ROAD maintenance across the country remains a challenge as the bulk of the money from toll fees collected is going towards the $206 million loan repayment to the Development Bank of South Africa, Finance Minister Patrick Chinamsa has said.
Meaningful returns are only coming from the tollgates that Zimbabwe National Road Administration (Zinara) is administering in partnership with a local firm Univern Enterprises. Zinara board chairman Mr Albert Mugabe however, said they had a game-changing plans for the country’s road network.
The $206 million that Government borrowed from DBSA was used to rehabilitate the Plumtree-Mutare highway through an investment vehicle called Infralink that was formed by Zinara and Group Five, which was contracted to refurbish the road.
Intertoll Zimbabwe, a local unit of Intertoll Africa, which is a subsidiary of the South African engineering firm Group Five, is collecting toll fees on the Plumtree-Mutare highway, part of which is servicing the DBSA loan. Minister Chinamasa told reporters on Tuesday that road maintenance should be financed from the fiscus but over 90 percent of Government revenue was going towards wages.
“As you are aware, the toll fees which are collected on the Mutare-Plumtree Road are already committed to the lender who gave us that money,” he said.
“That money is not within the scope of Government (and), there should be a ground-breaking ceremony anytime soon on the Beitbridge to Harare Highway. That money will also be committed to that road.”
“I had a meeting with them (Zinara) yesterday, and they are going to basically submit to me proposals on how we should address the road sector problem.
But when you look at what they are collecting, it is not much compared to the requirements to rehabilitate our roads.”
Minister Chinamasa said he had discussions with his Transport and Infrastructural Development ministry counterpart Dr Joram Gumbo, and declared the country’s roads a national disaster.
“What is going through my mind is, where am I going to get that money from? If I am honest myself, it means I must raise more revenue or I must go and borrow. Ideally, I should be financing it from the budget but currently, as you know, over 90 percent of revenue is going towards wages, which leaves very little towards service delivery, then little towards operations and very little towards capital formation,” he said.

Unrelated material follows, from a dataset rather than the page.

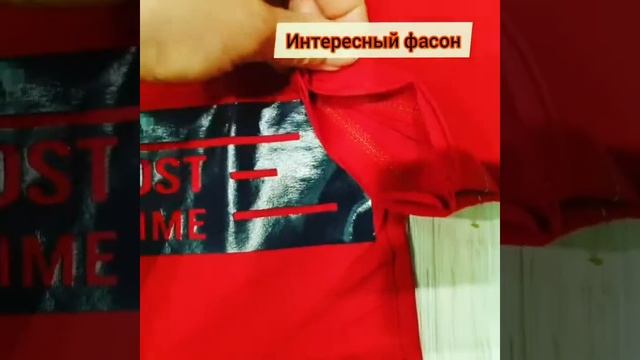 Лонгслив для мальчика. Турция смотреть онлайн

Concerns were also raised on the money that Zinara is collecting from other tollgates it is administering in partnership with Univern Enterprises, with Government calling for renegotiation of contracts between Zinara and Univern Enterprises and Intertoll Zimbabwe. It emerged that from the subsisting contracts, Univern is getting a commission of 12,5 percent while Intertoll is getting 21 percent.
Intertoll Zimbabwe chief executive Ms Bridget Ledwaba could not be reached for comment.

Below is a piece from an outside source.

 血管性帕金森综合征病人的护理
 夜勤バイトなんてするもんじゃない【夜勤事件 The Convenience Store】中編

In an emailed response to our Harare Bureau, Univern said it does not handle Zinara funds but it was happy that their system had significantly contributed to Zinara’s revenue collections.
“Our system is designed in a way that we do not handle the money ourselves,” reads the statement.
“Records show a significant improvement in toll fees collection since the introduction of our system.”
Asked if they had a plan to deal with the current deplorable state of the roads, Zinara’s borad chairman said: “We have several game-changing plans for the national road network. For instance, we are finalising a facility to re-equip all road authorities. “There are several initiatives to increase financial support for road authorities as well. We are also looking at enhancing the skills base available to local authorities by providing engineers and other technical support staff.”
He said they were already in the process of reviewing contracts between Zinara and its partners as per Government directive.
However, in one of her audit reports, Comptroller and Auditor-General Mrs Mildred Chiri pointed out that Zinara was failing to account for how it was using toll fees.